(What you should do) In the data below, begin at the line with "New Canaan's Erik" and stop after the line with "19th Century Staffordshire"; output those lines exactly and no pictures.

(Data to process)

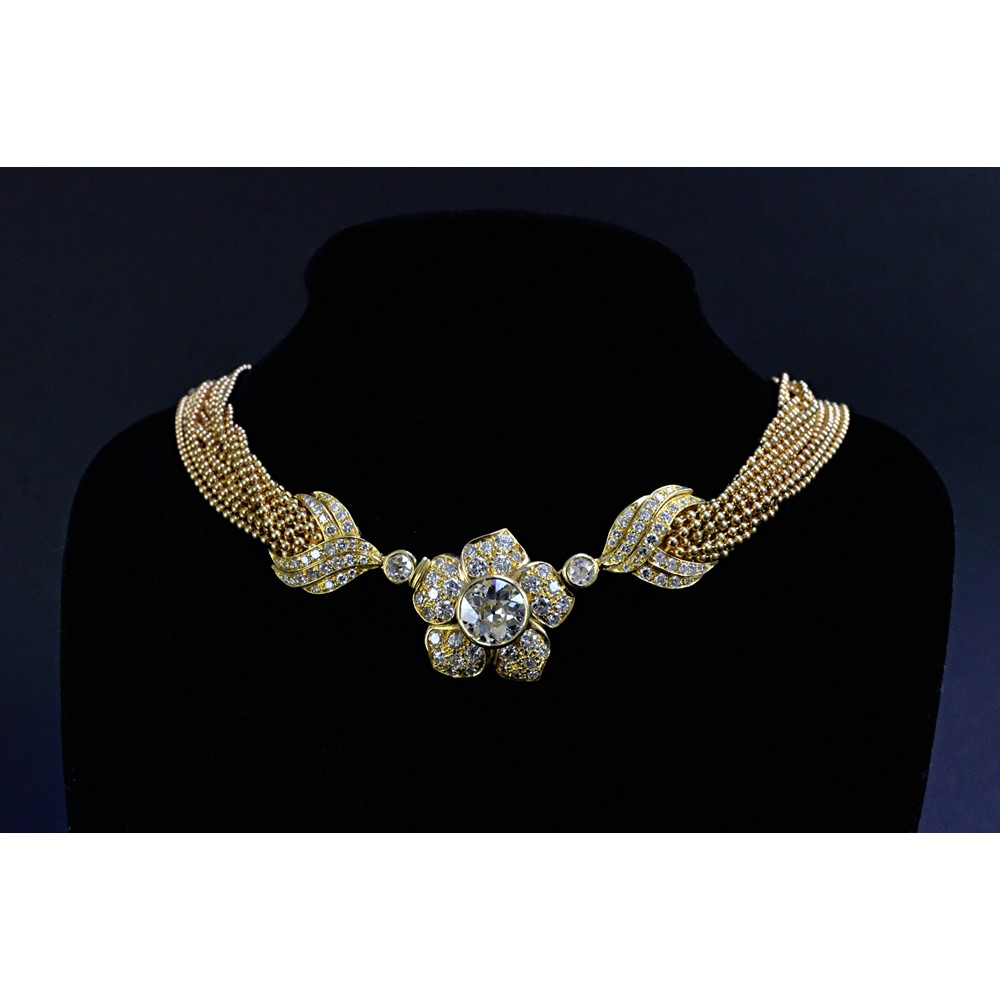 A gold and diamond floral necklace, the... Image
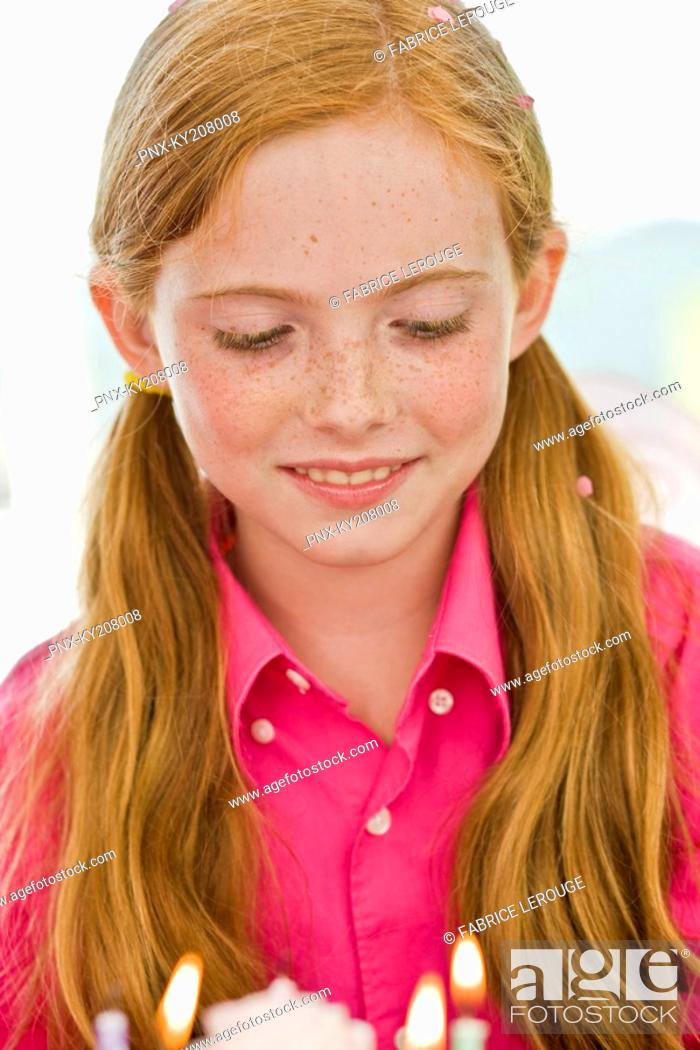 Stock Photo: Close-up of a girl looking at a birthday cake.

--

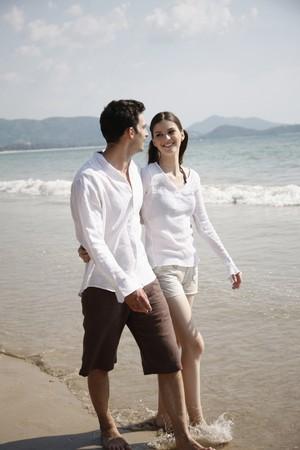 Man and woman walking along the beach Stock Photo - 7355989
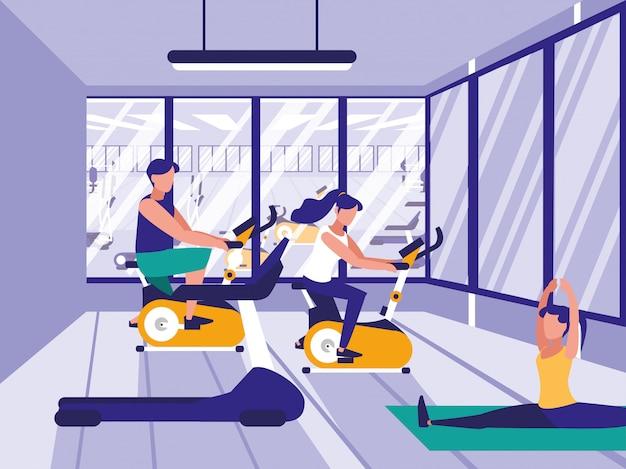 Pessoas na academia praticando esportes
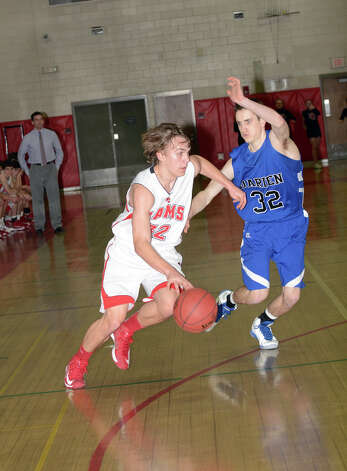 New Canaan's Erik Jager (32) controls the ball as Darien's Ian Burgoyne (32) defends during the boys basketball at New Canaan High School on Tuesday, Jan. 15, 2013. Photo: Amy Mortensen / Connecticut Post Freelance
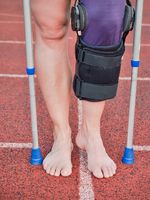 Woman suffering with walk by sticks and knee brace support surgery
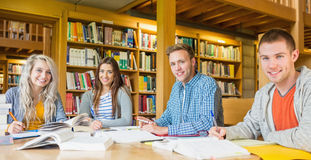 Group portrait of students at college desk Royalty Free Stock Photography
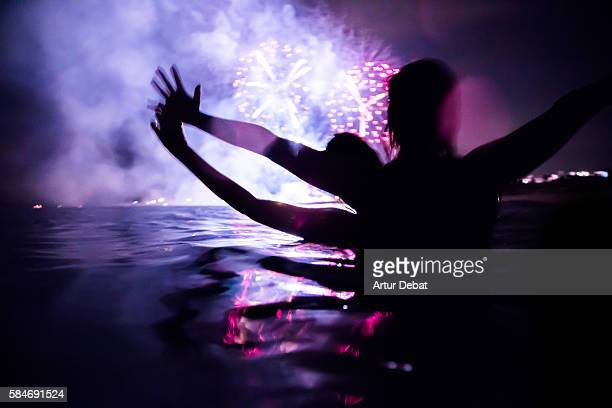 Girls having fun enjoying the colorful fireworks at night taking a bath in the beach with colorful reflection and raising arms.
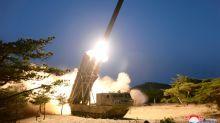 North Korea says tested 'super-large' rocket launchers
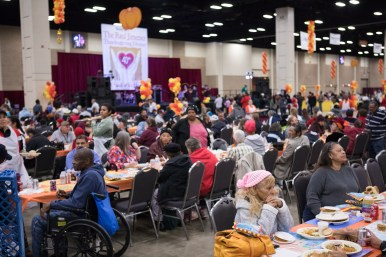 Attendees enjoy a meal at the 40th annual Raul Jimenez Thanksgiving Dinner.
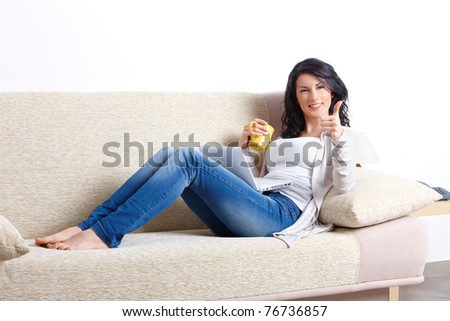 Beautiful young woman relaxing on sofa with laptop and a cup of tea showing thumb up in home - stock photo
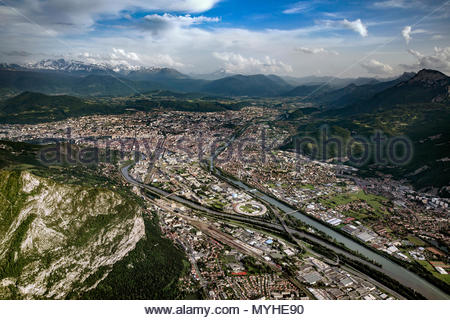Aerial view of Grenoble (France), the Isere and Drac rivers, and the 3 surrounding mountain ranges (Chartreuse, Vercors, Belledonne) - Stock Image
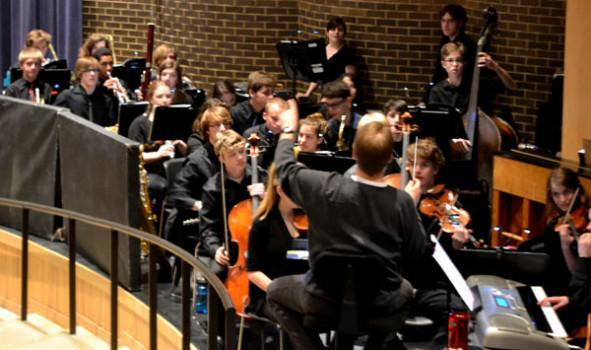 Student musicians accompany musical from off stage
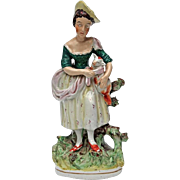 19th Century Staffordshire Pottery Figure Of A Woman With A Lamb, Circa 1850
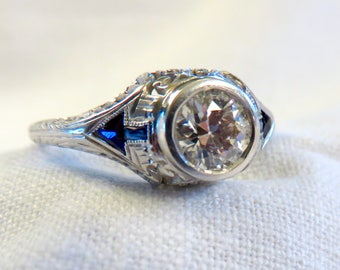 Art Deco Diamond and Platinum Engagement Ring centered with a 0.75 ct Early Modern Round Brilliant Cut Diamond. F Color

(Your solution)
 New Canaan's Erik Jager (32) controls the ball as Darien's Ian Burgoyne (32) defends during the boys basketball at New Canaan High School on Tuesday, Jan. 15, 2013. Photo: Amy Mortensen / Connecticut Post Freelance
 Woman suffering with walk by sticks and knee brace support surgery
 Group portrait of students at college desk Royalty Free Stock Photography
 Girls having fun enjoying the colorful fireworks at night taking a bath in the beach with colorful reflection and raising arms.
 North Korea says tested 'super-large' rocket launchers
 Attendees enjoy a meal at the 40th annual Raul Jimenez Thanksgiving Dinner.
 Beautiful young woman relaxing on sofa with laptop and a cup of tea showing thumb up in home - stock photo
Aerial view of Grenoble (France), the Isere and Drac rivers, and the 3 surrounding mountain ranges (Chartreuse, Vercors, Belledonne) - Stock Image
 Student musicians accompany musical from off stage
 19th Century Staffordshire Pottery Figure Of A Woman With A Lamb, Circa 1850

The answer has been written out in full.